Pour fixer les idées, la puissance installée en France en nucléaire est de l’ordre de 60 GW.
Un réacteur nucléaire = 1 à 1,4 GW ;
Une tranche à charbon = 0,4 à 1 GW ;
Un grand barrage = 0,5 à quelques GW ;
Une grosse éolienne = 0,005 GW);
La puissance installée totale de l’ordre de 90 GW (mais les autres moyens sont utilisés beaucoup moins de temps dans l’année, en particulier les barrages).
Le charbon occupe la première place dans le monde, mais c’est le gaz qui arrive en tête dans les pays occidentaux (OCDE). On constate que les constructions de capacités au charbon et au gaz sont bien plus importantes que les constructions de nucléaire ou d’éoliennes. Il ne faut pas se tromper d’ordres de grandeur !
Source : Platt’s World Electric Power Plant Database, décembre 2008, in World Energy Outlook, 2008, AIE
En Allemagne, c’est le gaz et le charbon qui vont servir à remplacer l’essentiel du nucléaire abandonné (disons les 2/3, car l’intermittence de l’éolien empêche cette seule source de faire mieux, et c’est aussi vrai pour le photovoltaïque).

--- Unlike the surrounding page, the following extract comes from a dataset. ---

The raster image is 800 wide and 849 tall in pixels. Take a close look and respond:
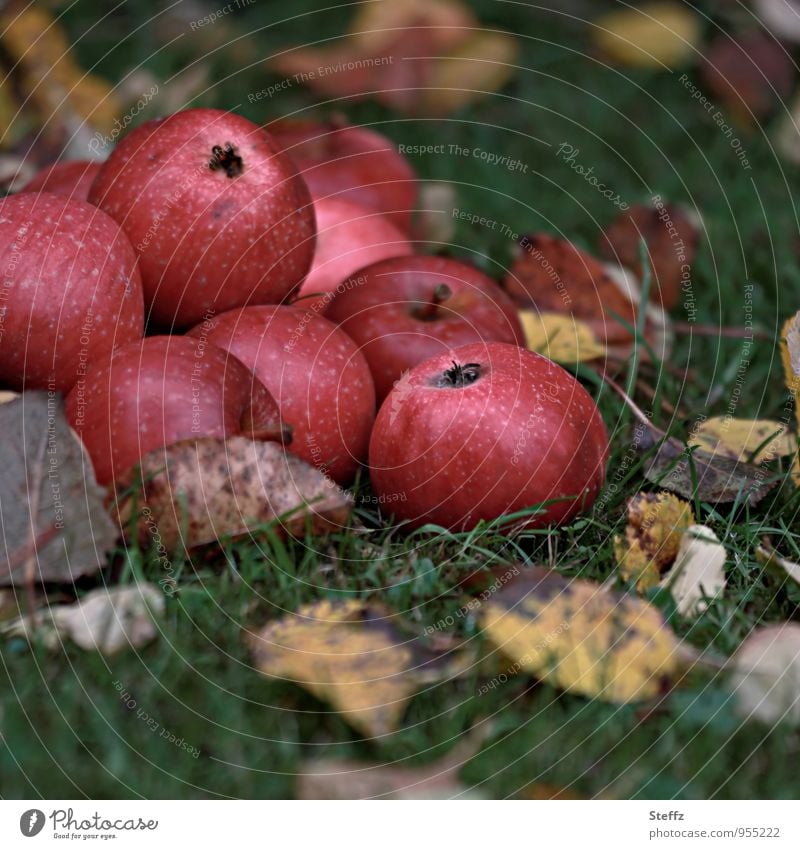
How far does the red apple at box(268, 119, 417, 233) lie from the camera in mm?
2408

Tout beau tout propre, alors ?
Ça semble donc parfait, le gaz ! Pas de pollution locale, pas trop d’argent à mettre sur la table, et en plus il est… « naturel » ! Et tout ce qui est naturel est bon pour nous, non ? En fait, qu’une chose soit naturelle ne signifie pas pour autant qu’elle est désirable ! Les impacts de météorites géants, les tsunamis et le paludisme sont parfaitement naturels, et reste à savoir s’ils sont désirables ! Si nous en revenons aux faits, le gaz possède quand même deux limitations majeures :
- étant une énergie fossile, le gaz concourt lui aussi aux émissions de CO2 qui perturbent le système climatique. A quantité d’énergie équivalente, il émet 30% de CO2 en moins que le pétrole, et environ 50% de moins que le charbon, mais cela n’est pas zéro pour autant : 20% des émissions mondiales de CO2 proviennent de l’usage du gaz… et même si l’on se limite aux accidents immédiats et à la pollution, le gaz est plus dangereux que… le nucléaire !
Morts par TWh électrique (et émissions de CO2 par kWh électrique) pour les divers modes de production électrique en Europe, hors prise en compte de la mortalité future induite par le changement climatique.
Surprise!
Source : Electricity generation and health, Anil Markandya & Paul Wilkinson, The Lancet, 2007; 370: 979–90. (NB : The Lancet est la revue de référence en médecine, un peu comme Science dans le domaine des sciences physiques).
- les gisements de gaz, comme ceux de pétrole, mettent des centaines de millions d’années à se constituer. Le gaz est donc une énergie épuisable, qui connaîtra la même évolution que le pétrole : passage par un pic puis déclin.
En Europe, le déclin de l’approvisionnement a probablement commencé, et pour le moment la France arrive à compenser avec d’autres zones d’importation, mais à cause du caractère très capitalistique du transport du gaz, et du plateau de production « ailleurs dans le monde », cela ne va probablement pas durer très longtemps.
Répartition par zone ou pays de provenance du gaz importé en France. Pays-Bas et Norvège sont des producteurs de la Mer du Nord.